What’s the most exciting area in MS today?

Probably top-down proteomics. Bottom- up proteomics involves breaking up the protein before analysis. I always want to do things differently. For styrene or carbon tetrachloride, what did we do? We put the whole molecule into the MS. We didn’t break it up and waste all that connection information. So I’ve always put the whole protein in the MS and tried to separate protein molecular ions and then break them up to get their sequences separately, which is harder to do and you need a better MS. Or rather, the better MS you’ve got the better job you can do. Probably the loudest voice in top-down proteomics right now is Neil Kelleher at Northwestern University. He got his PhD from me, so I’m very proud of his achievements. We initially used FT-ICR-MS for top-down proteomics, which has sufficiently high resolution but is very expensive.

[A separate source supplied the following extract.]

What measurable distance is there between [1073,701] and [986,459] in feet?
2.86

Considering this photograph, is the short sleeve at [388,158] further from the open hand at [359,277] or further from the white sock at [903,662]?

It also uses a liquid helium-cooled superconducting magnet, which is an added expense and a real nuisance. In more recent years, while Thermo’s Orbitrap doesn’t have some of the performance of the FT-ICR-MS, its high resolution has been great for top-down proteomics, especially because so many more people can do it financially.

What, for you, have been the biggest mass spectrometry (MS) milestones?

I like to emphasize that up until the late 1940s, MS was all about isotopes and elements. Progress over the last 70 years has especially been in molecular MS. Over that time, we got very good at looking at small molecules. But our biggest limitation was that we couldn’t look at molecules that didn’t have some vapor pressure. Then electrospray ionization – and MALDI – came along so, simply from an increased application point of view, these have got to be the greatest advances.

Are you still active in the scientific community?

I still go to meetings and write papers. But my last coworker left over a year ago, so I miss him. Worse yet, he’s my grandson (and now a graduate student with Neil Kelleher). Unfortunately, just because he’s smarter than me, it doesn’t mean he’s guaranteed a good job. I have ten grandchildren in all, so it’s nice that one of them is doing mass spectrometry.